As is said in this radio talk (in French):  rape, conjugal violence, street harassment carried out against women are subjects that often come up and are treated in the media, they are not taboo and are openly discussed. As auto-antonyms would have it and as per the law of between distinctly we've already discussed, a majority of men deplore street harassment while a majority of men indulge in it... something's afoot, and all is well in the world of auto-contradictions. Where it leaves women, I don't know. 

We are all moved by a different reality.

There is one type of abuse I find very distressing though: it is the repression of, and against, women's expression of their sexual desires. Does that count as sexual abuse? I'd say it does. And I'd also say harassment is a way to attempt severing this desire at the root. 




When I walk around, no matter the place in Algeria, I see coquettish Algerian women all over, carefully, colourfully dressed and make-up-ed, with or without a hijab. They walk with a confident air, not haughtily with a head held high, nor beaten down with their eyes lowered, their gaze is level headed. Their pace is set at their own speed, it is not induced by fear.

And this is what feeds my pink world and sustains my bright bubble. I know that eventually it will pop but I believe that when it does, it will open onto an event better world.
 



Comments

Eva said…
A lot of foreigners visiting Morocco report these cases. Some get angry about these men, and for some is just funny (I guess they wouldn't consider that "funny" in their Western countries).

I don't consider it's funny or it's "part of the culture". I think it's, yes, sexual harassment. Of course there are different levels of obscenities: some men just say "Good morning, dear" (well...). Others say some obscenities I don't understand in darija (maybe that's better for me?). In fact, usually I have the feelings you describe towards those men: indifference (do they deserve my attention?) and disdain (poor caricature of real men, I think).

Sometimes I just stare them out, and a couple of times I've said "Let me say that I don't think the same about you". And they look really frightened, believe me. But I guess it isn't the same for younger girls, or even for some Moroccan women with different backgrounds.

Once I was attending a lecture about equality between women and men, here (in Tetouan, Morocco). Most of the public were teenagers because it was in a (private) high school. I was impressed when one of the girls, about sixteen, asked to the lecturer: "Why Moroccan mums teach their daughters to avoid men who harass women, instead of teaching their male sons not to harass women?".

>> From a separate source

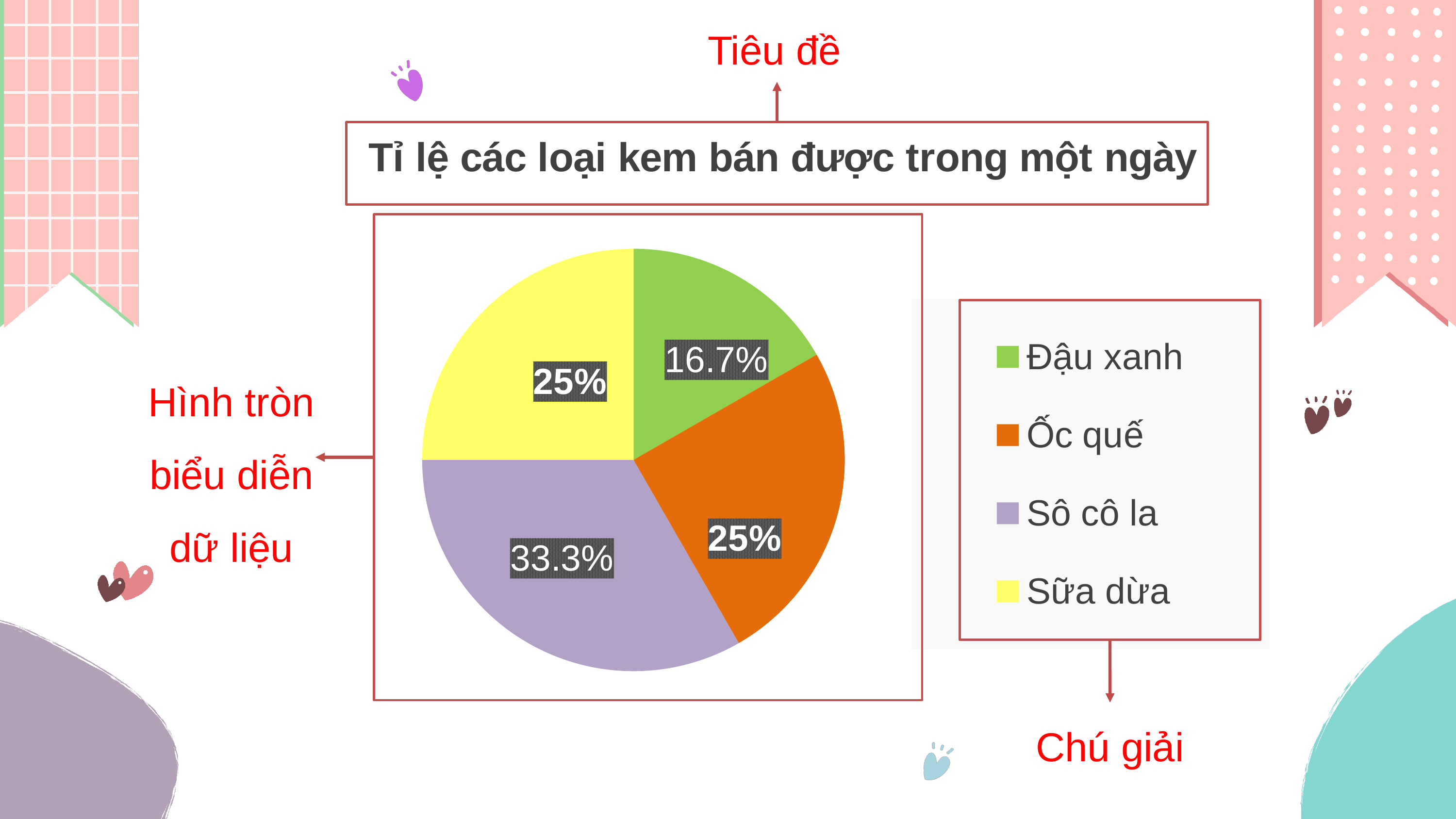
What kind of chart is shown on the slide? Pie chart Which colour represents Sữa dừa in the chart? Yellow What is the difference in percentage points between Sô cô la and Đậu xanh? 16.6 Which ice cream type has the smallest share of the pie? Đậu xanh What is the title of the chart? Tỉ lệ các loại kem bán được trong một ngày What percentage of the pie does Ốc quế represent? 25% What percentage of the pie does Đậu xanh represent? 16.7% Which ice cream type has the largest share of the pie? Sô cô la What percentage of the pie does Sô cô la represent? 33.3% How many categories does the pie chart have? 4 What percentage of the pie does Sữa dừa represent? 25% Which has a larger share, Ốc quế or Đậu xanh? Ốc quế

Sorry for the long comment! I find this matter very interesting!
Nadia Ghanem said…
Hello Eva! Thank you for dropping by and for your comments always welcome :) And no, your comment is not long, it is just a topic on which much can and should be said.

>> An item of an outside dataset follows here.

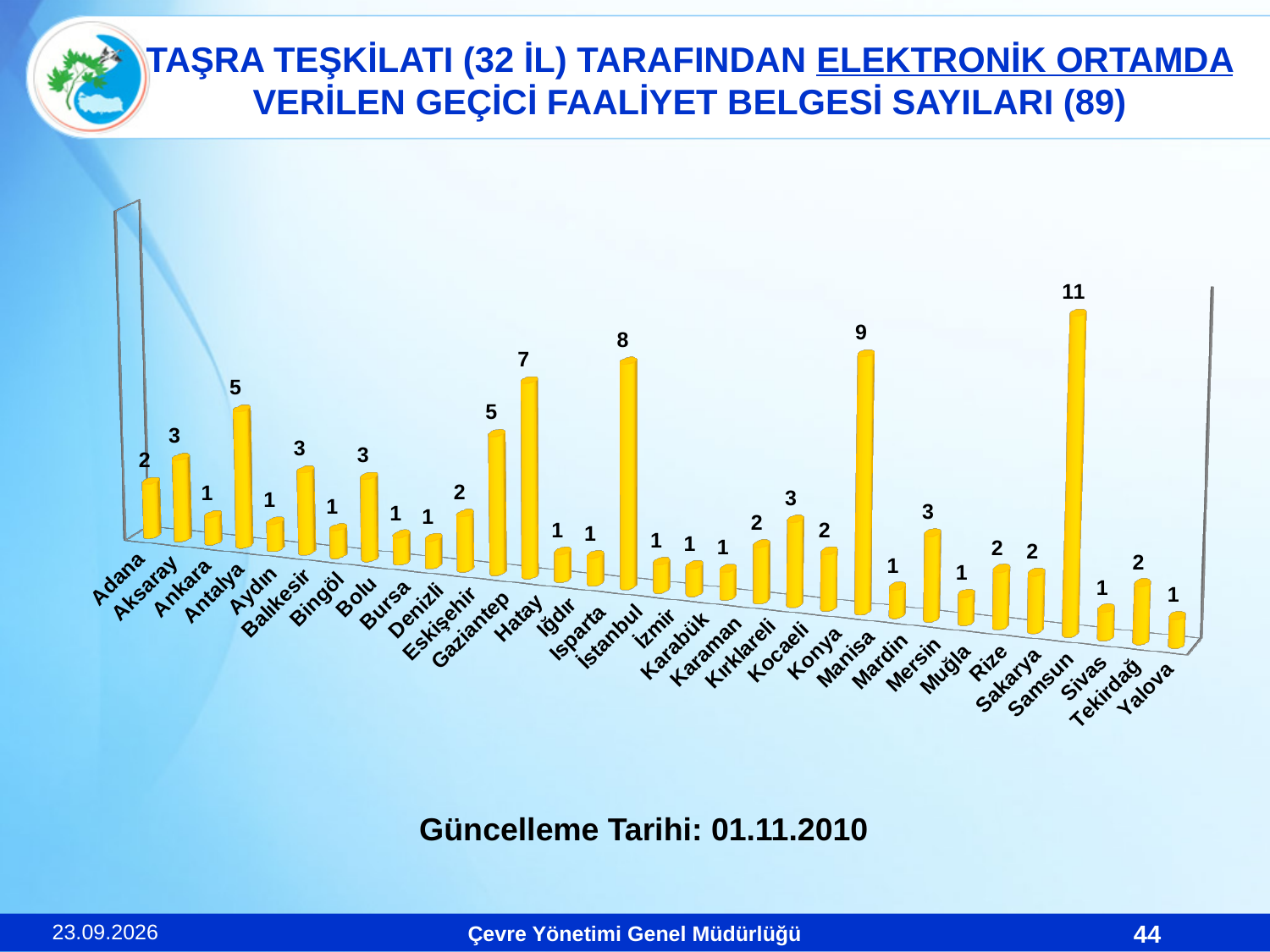
How many provinces are shown on the x axis? 32 Which province has the highest value? Samsun What kind of chart is shown on the slide? Bar chart What is the difference between the values for İstanbul and Hatay? 1 What is the value for Hatay? 7 What is the value for Samsun? 11 Which is larger, the value for Gaziantep or the value for Kocaeli? Gaziantep What is the value for Manisa? 9 What is the value for Antalya? 5 What update date (Güncelleme Tarihi) is shown below the chart? 01.11.2010 What is the difference between the values for Samsun and Manisa? 2 What is the value for İstanbul? 8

I am sure you are right, depending on one's age and one's past experience, street harassment, however slight, can seem benign or a tough hassle to bear. I have found that it is very localised here. People in the capital are a lot more 'aggressive' - both terms are of course relative, the area where I live for example is quiet and respectful of its women and girls, yet I also know that when guys in my neighbourhood want to mess around, they go in another area then come home to be something close to angels again. In Kabylie, there is none of that nonsense in the streets going on (and that is not to say it is heaven nor that Kabyle men are better than others).

Much like the young girl you heard at the lecture you attended, a friend of mine always says that if men misbehave it is because their mothers let them grow up that way :)

I often find street harassment here barely noticeable, but when I am not sure how to behave, Algerian girls and women's reactions and their confidence are a great source of comfort I find.

The harassment I do find very distressing here though, is sexual harassment in the work place. The stories I've heard are very very ugly.